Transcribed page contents
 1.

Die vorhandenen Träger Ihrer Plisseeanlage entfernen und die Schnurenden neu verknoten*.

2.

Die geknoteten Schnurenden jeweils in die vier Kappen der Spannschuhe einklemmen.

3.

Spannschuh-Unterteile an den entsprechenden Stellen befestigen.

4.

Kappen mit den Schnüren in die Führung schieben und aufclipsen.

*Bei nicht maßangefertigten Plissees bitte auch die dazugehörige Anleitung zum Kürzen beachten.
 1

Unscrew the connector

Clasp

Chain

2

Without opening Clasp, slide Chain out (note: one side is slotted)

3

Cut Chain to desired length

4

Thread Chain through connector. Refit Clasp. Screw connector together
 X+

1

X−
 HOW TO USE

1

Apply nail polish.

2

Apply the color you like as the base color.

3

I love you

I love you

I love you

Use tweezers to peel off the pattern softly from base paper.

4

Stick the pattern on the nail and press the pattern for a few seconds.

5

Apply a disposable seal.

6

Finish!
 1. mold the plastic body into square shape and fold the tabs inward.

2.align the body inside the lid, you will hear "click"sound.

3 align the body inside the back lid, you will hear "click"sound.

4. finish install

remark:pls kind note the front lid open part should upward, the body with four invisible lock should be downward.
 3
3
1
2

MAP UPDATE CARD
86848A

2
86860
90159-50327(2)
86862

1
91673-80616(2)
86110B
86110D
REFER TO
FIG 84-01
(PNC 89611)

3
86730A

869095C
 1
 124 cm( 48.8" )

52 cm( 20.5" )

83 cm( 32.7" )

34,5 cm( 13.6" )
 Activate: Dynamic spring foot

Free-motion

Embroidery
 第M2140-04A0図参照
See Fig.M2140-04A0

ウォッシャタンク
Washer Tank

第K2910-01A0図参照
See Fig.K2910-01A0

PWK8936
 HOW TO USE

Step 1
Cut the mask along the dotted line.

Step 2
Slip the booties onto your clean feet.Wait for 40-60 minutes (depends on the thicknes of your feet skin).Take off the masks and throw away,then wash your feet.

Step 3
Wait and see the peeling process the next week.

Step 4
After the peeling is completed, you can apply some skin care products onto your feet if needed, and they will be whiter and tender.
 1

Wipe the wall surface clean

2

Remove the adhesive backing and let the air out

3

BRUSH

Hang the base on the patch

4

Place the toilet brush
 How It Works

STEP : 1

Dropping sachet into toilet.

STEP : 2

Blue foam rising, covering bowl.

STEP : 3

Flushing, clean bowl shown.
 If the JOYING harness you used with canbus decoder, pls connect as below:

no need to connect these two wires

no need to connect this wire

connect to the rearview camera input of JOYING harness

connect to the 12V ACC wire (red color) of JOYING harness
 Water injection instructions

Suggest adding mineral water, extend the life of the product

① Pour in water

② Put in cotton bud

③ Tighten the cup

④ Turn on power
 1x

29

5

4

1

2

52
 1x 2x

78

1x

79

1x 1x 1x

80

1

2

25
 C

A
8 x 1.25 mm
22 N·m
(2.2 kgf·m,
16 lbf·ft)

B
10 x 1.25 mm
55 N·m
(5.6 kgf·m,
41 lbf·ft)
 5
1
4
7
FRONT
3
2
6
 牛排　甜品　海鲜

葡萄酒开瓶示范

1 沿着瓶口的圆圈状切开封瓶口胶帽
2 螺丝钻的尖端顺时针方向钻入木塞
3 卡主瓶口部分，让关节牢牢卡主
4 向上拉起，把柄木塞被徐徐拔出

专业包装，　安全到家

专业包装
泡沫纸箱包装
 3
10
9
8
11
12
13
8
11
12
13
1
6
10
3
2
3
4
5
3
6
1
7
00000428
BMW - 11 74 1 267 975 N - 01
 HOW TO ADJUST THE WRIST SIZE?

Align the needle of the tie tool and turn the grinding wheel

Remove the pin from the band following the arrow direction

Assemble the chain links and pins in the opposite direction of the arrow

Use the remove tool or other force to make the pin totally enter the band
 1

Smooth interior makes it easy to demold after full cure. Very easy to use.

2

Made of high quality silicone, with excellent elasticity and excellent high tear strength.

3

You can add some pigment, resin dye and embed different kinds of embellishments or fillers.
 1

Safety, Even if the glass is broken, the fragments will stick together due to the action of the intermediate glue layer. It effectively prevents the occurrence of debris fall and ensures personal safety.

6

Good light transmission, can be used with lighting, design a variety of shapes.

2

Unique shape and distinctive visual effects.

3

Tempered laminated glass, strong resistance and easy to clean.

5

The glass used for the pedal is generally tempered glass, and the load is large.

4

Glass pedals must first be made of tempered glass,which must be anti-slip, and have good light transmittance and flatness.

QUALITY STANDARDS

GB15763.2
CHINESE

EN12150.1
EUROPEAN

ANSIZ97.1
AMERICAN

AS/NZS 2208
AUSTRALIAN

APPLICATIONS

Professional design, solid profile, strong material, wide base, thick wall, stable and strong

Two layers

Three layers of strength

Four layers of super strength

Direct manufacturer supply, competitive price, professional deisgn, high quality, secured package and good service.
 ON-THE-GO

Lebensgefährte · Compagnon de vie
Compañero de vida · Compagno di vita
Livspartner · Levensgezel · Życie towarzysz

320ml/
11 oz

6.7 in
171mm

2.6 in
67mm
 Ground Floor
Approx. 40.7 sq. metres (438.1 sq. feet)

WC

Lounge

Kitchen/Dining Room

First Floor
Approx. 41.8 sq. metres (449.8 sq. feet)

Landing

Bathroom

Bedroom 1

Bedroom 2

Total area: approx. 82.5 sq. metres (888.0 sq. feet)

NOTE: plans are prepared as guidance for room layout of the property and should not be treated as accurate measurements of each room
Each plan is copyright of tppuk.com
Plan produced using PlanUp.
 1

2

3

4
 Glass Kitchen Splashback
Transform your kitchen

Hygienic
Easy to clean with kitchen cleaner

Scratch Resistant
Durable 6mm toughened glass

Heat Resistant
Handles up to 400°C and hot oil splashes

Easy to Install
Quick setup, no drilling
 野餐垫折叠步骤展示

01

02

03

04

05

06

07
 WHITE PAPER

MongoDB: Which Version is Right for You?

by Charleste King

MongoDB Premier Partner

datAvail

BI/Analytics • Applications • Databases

**Instructions for the task:**
Please find, in the entries above, every line where "layers" occurs, and copy it.

**Written reply:**
Two layers
Three layers of strength
Four layers of super strength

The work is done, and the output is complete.